After it launches and is fully commissioned, scientists plan to focus Webb telescope on sections of the Hubble Ultra-Deep Field (HUDF) and the Great Observatories Origins Deep Survey (GOODS). These sections of sky are among Webb’s list of targets chosen by guaranteed time observers, scientists who helped develop the telescope and thus get to be among the first to use it to observe the universe. The group of scientists will primarily use Webb’s mid-infrared instrument (MIRI) to examine a section of HUDF, and Webb’s near infrared camera (NIRCam) to image part of GOODS.
“By mixing [the data from] these instruments, we’ll get information about the current star formation rate, but we’ll also get information about the star formation history,” explained Hans Ulrik Nørgaard-Nielsen, an astronomer at the Danish Space Research Institute in Denmark and the principal investigator for the proposed observations.
Pablo Pérez-González, an astrophysics professor at the Complutense University of Madrid in Spain and one of several co-investigators on Nørgaard-Nielsen’s proposed observation, said they will use Webb to observe about 40 percent of the HUDF area with MIRI, in roughly the same location that ground-based telescopes like the Atacama Large Millimeter Array (ALMA) and the Very Large Telescope array (VLT) obtained ultra-deep field data.
The iconic HUDF image shows about 10,000 galaxies in a tiny section of the sky, equivalent to the amount of sky you would see with your naked eye if you looked at it through a soda straw. Many of these galaxies are very faint, more than 1 billion times fainter than what the naked human eye can see, marking them as some of the oldest galaxies within the visible universe.
With its powerful spectrographic instruments, Webb will see much more detail than imaging alone can provide. Spectroscopy measures the spectrum of light, which scientists analyze to determine physical properties of what is being observed, including temperature, mass, and chemical composition. Pérez-González explained this will allow scientists to study how gases transformed into stars in the first galaxies, and to better understand the first phases in the formation of supermassive black holes, including how those black holes affect the formation of their home galaxy. Astronomers believe the center of nearly every galaxy contains a supermassive black hole, and that these black holes are related to galactic formation.
MIRI can observe in the infrared wavelength range of 5 to 28 microns. Pérez-González said they will use the instrument to observe a section of HUDF in 5.6 microns, which Spitzer is capable of, but that Webb will be able to see objects 250 times fainter and with eight times more spatial resolution. In this case, spatial resolution is the ability of an optical telescope, such as Webb, to see the smallest details of an object.
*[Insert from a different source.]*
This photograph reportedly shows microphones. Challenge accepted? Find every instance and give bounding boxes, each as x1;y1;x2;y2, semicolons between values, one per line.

Pérez-González said in the area of HUDF they will observe, Hubble was able to see about 4,000 galaxies. He added that, with Webb, they “will detect around 2,000 to 2,500 galaxies, but in a completely different spectral band, so many galaxies will be quite different from the ones that [Hubble] detected.”
With NIRCam, the team will observe a piece of the GOODS region near their selected section of HUDF. The entire GOODS survey field includes observations from Hubble, Spitzer, and several other space observatories.
“These NIRCam images will be taken in three bands, and they will be the deepest obtained by any guaranteed time observation team,” explained Pérez-González.
NIRCam can observe in the infrared wavelength range of 0.6 to 5 microns. Pérez-González explained they will use it to observe a section of GOODS in the 1.15 micron band, which Hubble is capable of, but that Webb will be able to see objects 50 times fainter and with two times more spatial resolution. They will also use it to observe the 2.8 and 3.6 micron bands. Spitzer is able to do this as well, but Webb will be able to observe objects nearly 100 times fainter and with eight times greater spatial resolution.
Because the universe is expanding, light from distant objects in the universe is “redshifted,” meaning the light emitted by those objects is visible in the redder wavelengths by the time it reaches us. The objects farthest away from us, those with the highest redshifts, have their light shifted into the near- and mid-infrared part of the electromagnetic spectrum. The Webb telescope is specifically designed to observe the objects in that area of the spectrum, which makes it ideal for looking at the early universe.
“When you build an observatory with unprecedented capabilities, most probably the most interesting results will not be those that you can expect or predict, but those that no one can imagine,” said Pérez-González.
The James Webb Space Telescope, the scientific complement to NASA’s Hubble Space Telescope, will be the most powerful space telescope ever built. Webb is an international project led by NASA with its partners, ESA (European Space Agency) and CSA (Canadian Space Agency).
MIRI was built by ESA, in partnership with the European Consortium, a group of scientists and engineers from European countries; a team from NASA’s Jet Propulsion Laboratory in Pasadena, California; and scientists from several U.S. institutions. NIRCam was built by Lockheed Martin and the University of Arizona in Tucson.